LaCorte – WD Bootcamp Agent Critique

The dreadful editing process, dun dun dun….

Editing is such a dreaded word in the writing world. The bell of the ball is the actual writing. It’s fun, creative, and you feel like you’re creating something wonderful from nothing other than your own imagination. The red-headed step child then is the edits. This is where you “kill your darlings,” slash that prose that just sounded like music to your ears, and correct all those grammatical mistakes we made in the fervor of the process.

One way to muddle through it is to keep one think in mind, “Write for you but edit for them.” Write till you feel like you’ve gotten every detail you want on paper, make sure every character is fully developed and every plot line explained and resolved. Then you walk away. Give it a beat; a day, a week, a month, whatever you need to get some distance from the work. When you feel ready to return to it with fresh eyes, start slashing it to bits. How do you do these sweeping cuts without losing everything that your novel is and means to you? Cut out what is unnecessary for everyone else.
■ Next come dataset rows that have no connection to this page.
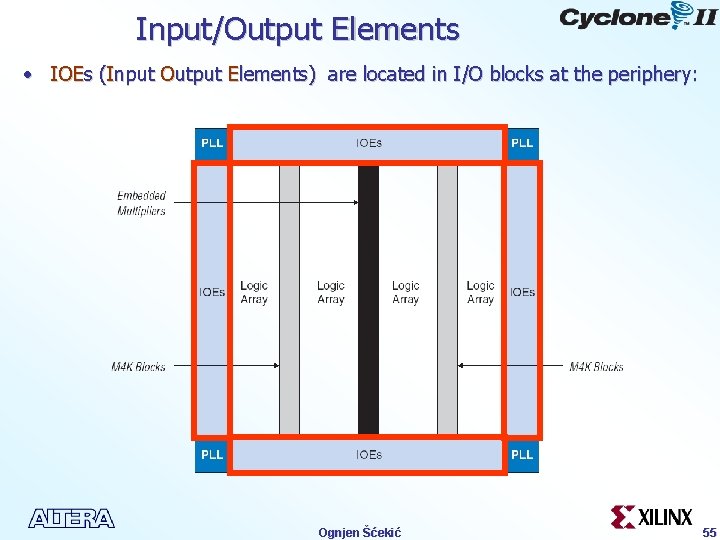 Input/Output Elements

Cyclone II

• IOEs (Input Output Elements) are located in I/O blocks at the periphery:

PLL

IOEs

PLL

Embedded Multipliers

IOEs

Logic Array

Logic Array

Logic Array

Logic Array

IOEs

M4K Blocks

M4K Blocks

PLL

IOEs

PLL

ALTERA

Ognjen Šćekić

XILINX

55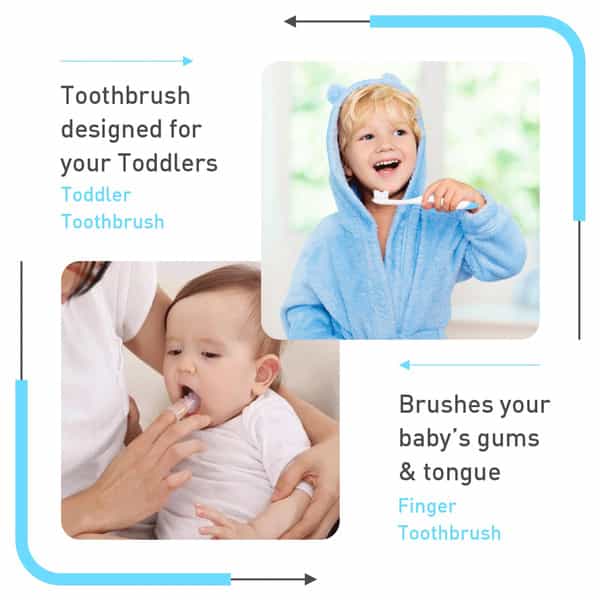 Toothbrush designed for your Toddlers

Toddler Toothbrush

Brushes your baby's gums & tongue

Finger Toothbrush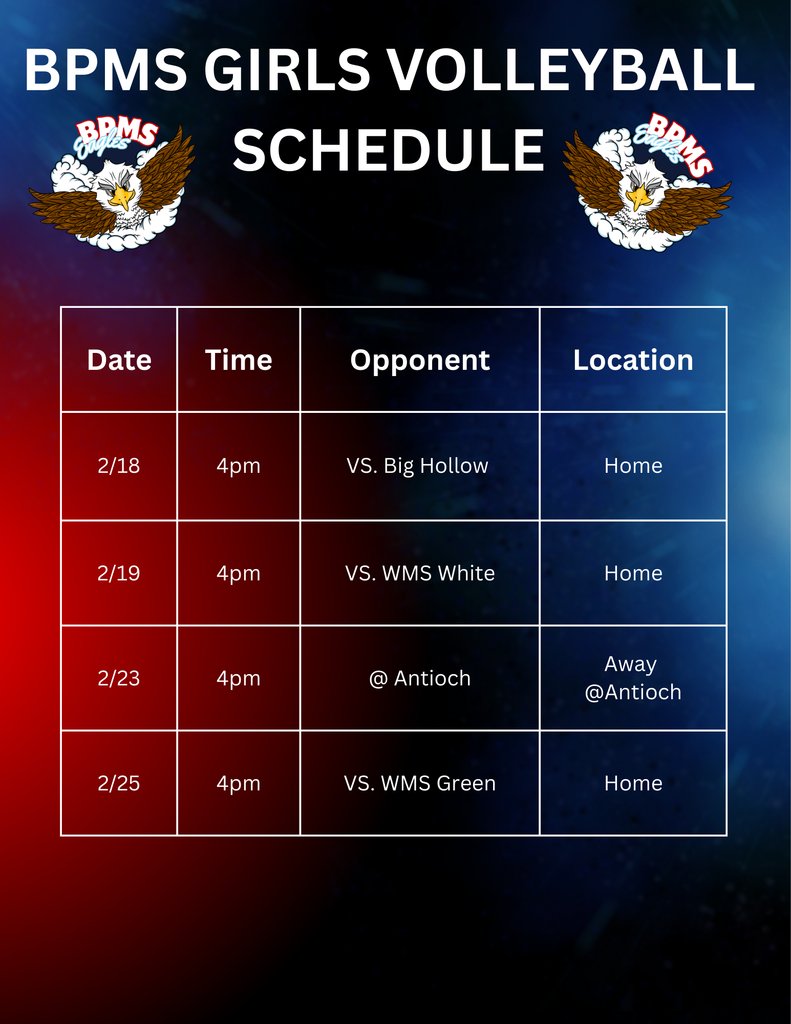 BPMS GIRLS VOLLEYBALL SCHEDULE

BPMS Eagles

BPMS Eagles

| Date | Time | Opponent | Location |
|---|---|---|---|
| 2/18 | 4pm | VS. Big Hollow | Home |
| 2/19 | 4pm | VS. WMS White | Home |
| 2/23 | 4pm | @ Antioch | Away @Antioch |
| 2/25 | 4pm | VS. WMS Green | Home |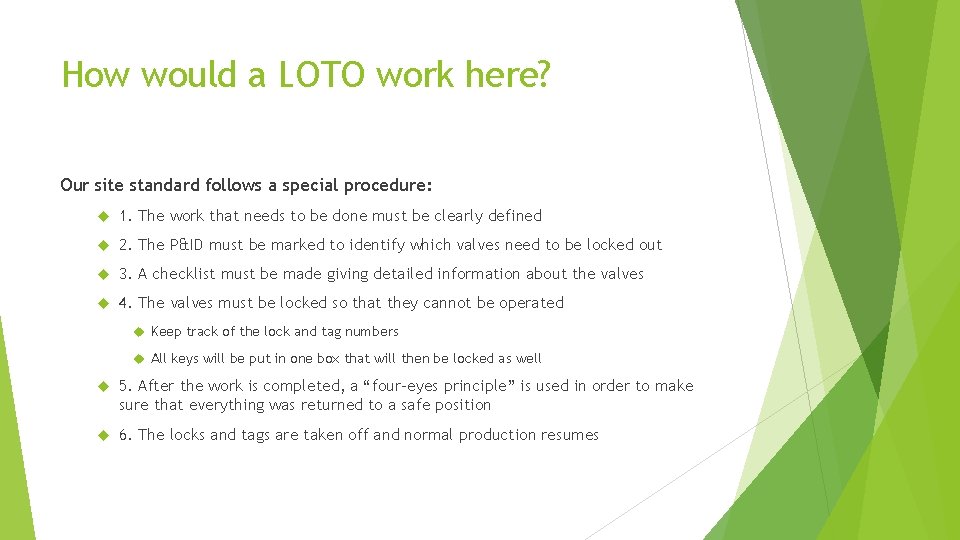 How would a LOTO work here?

Our site standard follows a special procedure:

1. The work that needs to be done must be clearly defined

2. The P&ID must be marked to identify which valves need to be locked out

3. A checklist must be made giving detailed information about the valves

4. The valves must be locked so that they cannot be operated

Keep track of the lock and tag numbers

All keys will be put in one box that will then be locked as well

5. After the work is completed, a “four-eyes principle” is used in order to make sure that everything was returned to a safe position

6. The locks and tags are taken off and normal production resumes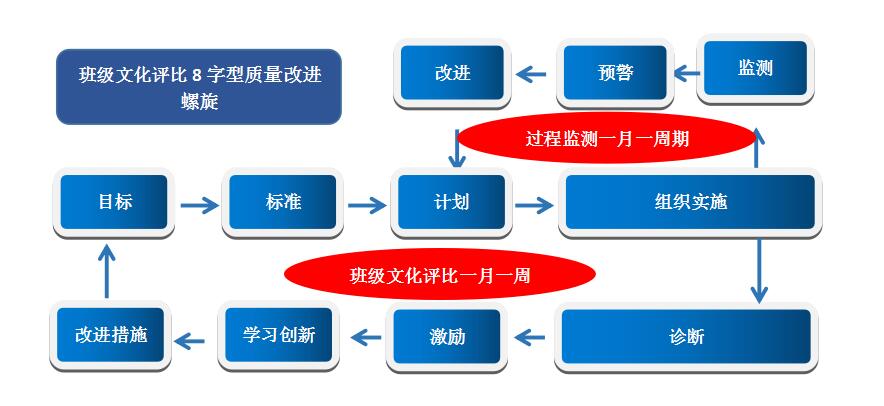 班级文化评比 8 字型质量改进螺旋

改进

预警

监测

过程监测一月一周期

目标

标准

计划

组织实施

班级文化评比一月一周

改进措施

学习创新

激励

诊断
We, as the author, need to see every detail but readers are smarter than most authors give them credit for. They can fill in the blanks. They don’t need to every last detail spoon fed to them via your laptop. The writers job is to tell the story, set a mood, give the novel feeling, realism and a variety of characters who seem very much real and alive to the reader. You may need to know the backstory, what they had for dinner, where the main character parked his car or the name of the high school they attended, but more times than not, your readers don’t need to wade through the details to get to the actual story.

Here are some hard truths; with some very rare exceptions, your 200,000 word suspense masterpiece will not sell. You will not get an agent with something they cannot sell. Again, there are always exceptions, but I’m talking in broad strokes here. What publishers want right now are concise novels. Thrillers that are fast paced and to the point, and suspense that keeps you on the edge of your seat and doesn’t slow down; even if you write Women’s or Literary fiction there are still limitations. Fantasy and Sci-Fi may give you a bit more wiggle room for world building but those numbers are getting smaller for debut novelists. If you don’t keep your word count within a reasonable range, you’ll continue to get passed over.

It may sound hard but you can do it! Focus on what it’s about and with every line you re-read think to yourself “If this is my first time reading this book, is that something I NEED to know?” I have personally cut thousands of words from my novel this way. It’s not fun and it sure as hell ain’t pretty but it’s something we have to learn to do in order to create clean, crisp, and fabulous novels that flow well for our readers. And after all, isn’t that what it’s all about.

So I say again, “Write for you but edit for them.”